- [Task]
Reproduce word for word every line from the start of the entries through the line containing "2.71 meters", inclusive.

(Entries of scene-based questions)
____________
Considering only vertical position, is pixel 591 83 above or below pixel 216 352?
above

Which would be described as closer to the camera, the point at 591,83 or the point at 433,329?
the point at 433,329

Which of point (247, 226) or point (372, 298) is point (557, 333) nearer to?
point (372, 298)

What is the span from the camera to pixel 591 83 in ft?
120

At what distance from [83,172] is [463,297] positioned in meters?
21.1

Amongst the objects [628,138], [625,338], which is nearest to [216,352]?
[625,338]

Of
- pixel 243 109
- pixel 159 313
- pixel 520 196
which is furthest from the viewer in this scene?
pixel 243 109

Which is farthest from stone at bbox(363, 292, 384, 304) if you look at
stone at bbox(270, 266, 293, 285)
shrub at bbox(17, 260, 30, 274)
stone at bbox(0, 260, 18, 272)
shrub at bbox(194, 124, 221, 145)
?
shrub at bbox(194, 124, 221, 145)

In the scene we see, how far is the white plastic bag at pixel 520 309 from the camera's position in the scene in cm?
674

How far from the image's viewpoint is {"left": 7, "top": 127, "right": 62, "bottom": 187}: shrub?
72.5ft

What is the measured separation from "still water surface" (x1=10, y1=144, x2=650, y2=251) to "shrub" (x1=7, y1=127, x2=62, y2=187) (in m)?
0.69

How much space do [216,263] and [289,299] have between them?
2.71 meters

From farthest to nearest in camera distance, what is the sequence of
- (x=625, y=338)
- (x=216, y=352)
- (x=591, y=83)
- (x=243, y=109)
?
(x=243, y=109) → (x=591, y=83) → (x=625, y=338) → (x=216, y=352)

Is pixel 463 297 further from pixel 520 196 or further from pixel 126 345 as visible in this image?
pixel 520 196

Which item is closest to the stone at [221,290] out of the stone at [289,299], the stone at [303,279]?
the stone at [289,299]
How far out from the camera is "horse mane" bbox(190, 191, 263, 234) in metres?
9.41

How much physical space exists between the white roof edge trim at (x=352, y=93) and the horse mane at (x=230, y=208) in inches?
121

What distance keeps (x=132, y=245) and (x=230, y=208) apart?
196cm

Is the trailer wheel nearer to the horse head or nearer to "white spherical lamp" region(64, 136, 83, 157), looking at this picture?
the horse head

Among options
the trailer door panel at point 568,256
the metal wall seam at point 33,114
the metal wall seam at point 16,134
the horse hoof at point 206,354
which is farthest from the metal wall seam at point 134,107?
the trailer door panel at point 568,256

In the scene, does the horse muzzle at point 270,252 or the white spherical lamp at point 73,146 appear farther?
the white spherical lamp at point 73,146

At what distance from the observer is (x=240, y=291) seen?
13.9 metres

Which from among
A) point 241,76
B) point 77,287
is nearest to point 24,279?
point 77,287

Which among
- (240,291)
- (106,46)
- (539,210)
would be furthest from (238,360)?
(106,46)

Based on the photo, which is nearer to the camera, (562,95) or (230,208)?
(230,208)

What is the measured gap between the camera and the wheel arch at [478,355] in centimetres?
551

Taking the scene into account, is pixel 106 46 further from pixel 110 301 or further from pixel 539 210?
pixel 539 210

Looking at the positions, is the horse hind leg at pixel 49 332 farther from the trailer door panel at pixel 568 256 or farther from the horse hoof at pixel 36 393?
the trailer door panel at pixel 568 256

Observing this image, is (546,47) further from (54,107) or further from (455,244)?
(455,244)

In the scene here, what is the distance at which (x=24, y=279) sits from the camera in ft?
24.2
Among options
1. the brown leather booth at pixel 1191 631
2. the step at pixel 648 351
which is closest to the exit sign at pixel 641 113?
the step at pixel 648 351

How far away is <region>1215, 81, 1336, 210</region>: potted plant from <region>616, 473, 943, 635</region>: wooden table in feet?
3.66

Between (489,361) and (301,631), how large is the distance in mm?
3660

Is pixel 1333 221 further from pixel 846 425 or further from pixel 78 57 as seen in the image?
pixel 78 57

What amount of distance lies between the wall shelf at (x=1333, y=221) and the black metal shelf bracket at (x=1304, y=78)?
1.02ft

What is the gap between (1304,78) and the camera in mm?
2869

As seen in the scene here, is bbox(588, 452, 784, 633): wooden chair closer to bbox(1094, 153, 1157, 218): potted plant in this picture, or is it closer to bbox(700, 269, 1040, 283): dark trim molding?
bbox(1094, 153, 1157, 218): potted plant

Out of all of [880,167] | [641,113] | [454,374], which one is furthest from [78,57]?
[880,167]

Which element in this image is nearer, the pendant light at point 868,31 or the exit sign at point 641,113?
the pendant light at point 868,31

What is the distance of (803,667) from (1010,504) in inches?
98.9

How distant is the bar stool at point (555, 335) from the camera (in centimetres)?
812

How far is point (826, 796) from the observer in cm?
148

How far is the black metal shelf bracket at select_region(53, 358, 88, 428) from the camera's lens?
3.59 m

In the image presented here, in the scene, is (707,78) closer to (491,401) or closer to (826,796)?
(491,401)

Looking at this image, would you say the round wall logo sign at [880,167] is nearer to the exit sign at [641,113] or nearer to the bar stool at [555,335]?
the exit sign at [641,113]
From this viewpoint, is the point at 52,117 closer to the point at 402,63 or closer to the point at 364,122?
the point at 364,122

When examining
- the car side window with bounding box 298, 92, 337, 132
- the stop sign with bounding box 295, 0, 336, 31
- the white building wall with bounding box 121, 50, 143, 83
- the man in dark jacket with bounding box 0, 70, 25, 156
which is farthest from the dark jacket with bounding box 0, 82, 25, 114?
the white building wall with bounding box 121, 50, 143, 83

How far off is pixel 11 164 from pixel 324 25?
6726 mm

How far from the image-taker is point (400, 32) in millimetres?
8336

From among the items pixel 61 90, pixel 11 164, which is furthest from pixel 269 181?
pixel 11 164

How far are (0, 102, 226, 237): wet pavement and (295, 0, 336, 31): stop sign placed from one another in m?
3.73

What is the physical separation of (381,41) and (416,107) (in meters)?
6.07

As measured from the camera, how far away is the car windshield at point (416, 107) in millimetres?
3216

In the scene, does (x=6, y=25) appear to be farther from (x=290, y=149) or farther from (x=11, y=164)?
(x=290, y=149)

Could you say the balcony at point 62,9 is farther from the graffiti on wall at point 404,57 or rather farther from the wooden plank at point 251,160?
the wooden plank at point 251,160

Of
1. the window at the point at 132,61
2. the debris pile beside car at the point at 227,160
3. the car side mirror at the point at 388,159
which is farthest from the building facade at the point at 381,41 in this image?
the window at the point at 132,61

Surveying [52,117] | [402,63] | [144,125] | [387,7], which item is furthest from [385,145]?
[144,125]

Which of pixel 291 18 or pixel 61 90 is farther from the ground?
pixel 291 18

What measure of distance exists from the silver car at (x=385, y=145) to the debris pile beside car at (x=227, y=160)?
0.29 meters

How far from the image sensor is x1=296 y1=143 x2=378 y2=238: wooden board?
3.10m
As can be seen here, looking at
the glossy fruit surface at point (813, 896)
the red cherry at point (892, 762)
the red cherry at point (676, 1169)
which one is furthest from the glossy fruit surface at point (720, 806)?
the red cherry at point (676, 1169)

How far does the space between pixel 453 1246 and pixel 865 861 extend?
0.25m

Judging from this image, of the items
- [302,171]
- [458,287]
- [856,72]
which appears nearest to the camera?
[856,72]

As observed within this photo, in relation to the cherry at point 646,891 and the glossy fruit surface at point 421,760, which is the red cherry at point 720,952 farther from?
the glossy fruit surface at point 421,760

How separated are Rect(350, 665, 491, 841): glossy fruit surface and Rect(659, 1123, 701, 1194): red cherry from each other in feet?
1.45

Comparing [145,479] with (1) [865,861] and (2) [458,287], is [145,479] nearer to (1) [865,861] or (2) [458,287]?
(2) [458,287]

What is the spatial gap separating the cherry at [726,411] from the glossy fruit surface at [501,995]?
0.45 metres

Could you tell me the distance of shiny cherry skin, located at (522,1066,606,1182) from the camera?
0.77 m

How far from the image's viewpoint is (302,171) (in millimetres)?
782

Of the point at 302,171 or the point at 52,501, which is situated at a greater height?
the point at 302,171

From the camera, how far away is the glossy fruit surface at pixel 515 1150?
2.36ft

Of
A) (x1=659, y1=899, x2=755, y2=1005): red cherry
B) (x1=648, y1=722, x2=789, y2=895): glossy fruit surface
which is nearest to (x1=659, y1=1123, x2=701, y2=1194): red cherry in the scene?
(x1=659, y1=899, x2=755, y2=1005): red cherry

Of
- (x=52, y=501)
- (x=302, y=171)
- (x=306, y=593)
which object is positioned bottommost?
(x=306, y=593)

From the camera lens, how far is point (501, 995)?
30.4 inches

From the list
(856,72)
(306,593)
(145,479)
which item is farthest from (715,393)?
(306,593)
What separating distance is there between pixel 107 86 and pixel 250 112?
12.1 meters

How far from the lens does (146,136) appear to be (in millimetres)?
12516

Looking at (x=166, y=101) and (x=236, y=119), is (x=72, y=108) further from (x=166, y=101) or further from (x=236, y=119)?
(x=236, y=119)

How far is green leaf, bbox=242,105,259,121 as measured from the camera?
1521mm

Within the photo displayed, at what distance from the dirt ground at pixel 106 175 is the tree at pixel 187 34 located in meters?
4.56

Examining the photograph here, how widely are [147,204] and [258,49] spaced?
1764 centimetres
____________
- [Answer]
Considering only vertical position, is pixel 591 83 above or below pixel 216 352?
above

Which would be described as closer to the camera, the point at 591,83 or the point at 433,329?
the point at 433,329

Which of point (247, 226) or point (372, 298) is point (557, 333) nearer to?
point (372, 298)

What is the span from the camera to pixel 591 83 in ft?
120

At what distance from [83,172] is [463,297] positioned in meters?
21.1

Amongst the objects [628,138], [625,338], which is nearest to [216,352]?
[625,338]

Of
- pixel 243 109
- pixel 159 313
- pixel 520 196
which is furthest from the viewer in this scene?
pixel 243 109

Which is farthest from stone at bbox(363, 292, 384, 304) if you look at
stone at bbox(270, 266, 293, 285)
shrub at bbox(17, 260, 30, 274)
stone at bbox(0, 260, 18, 272)
shrub at bbox(194, 124, 221, 145)
?
shrub at bbox(194, 124, 221, 145)

In the scene we see, how far is the white plastic bag at pixel 520 309 from the camera's position in the scene in cm?
674

How far from the image's viewpoint is {"left": 7, "top": 127, "right": 62, "bottom": 187}: shrub?
72.5ft

What is the measured separation from "still water surface" (x1=10, y1=144, x2=650, y2=251) to "shrub" (x1=7, y1=127, x2=62, y2=187) (in m)?
0.69

How much space do [216,263] and [289,299] have between them?
2.71 meters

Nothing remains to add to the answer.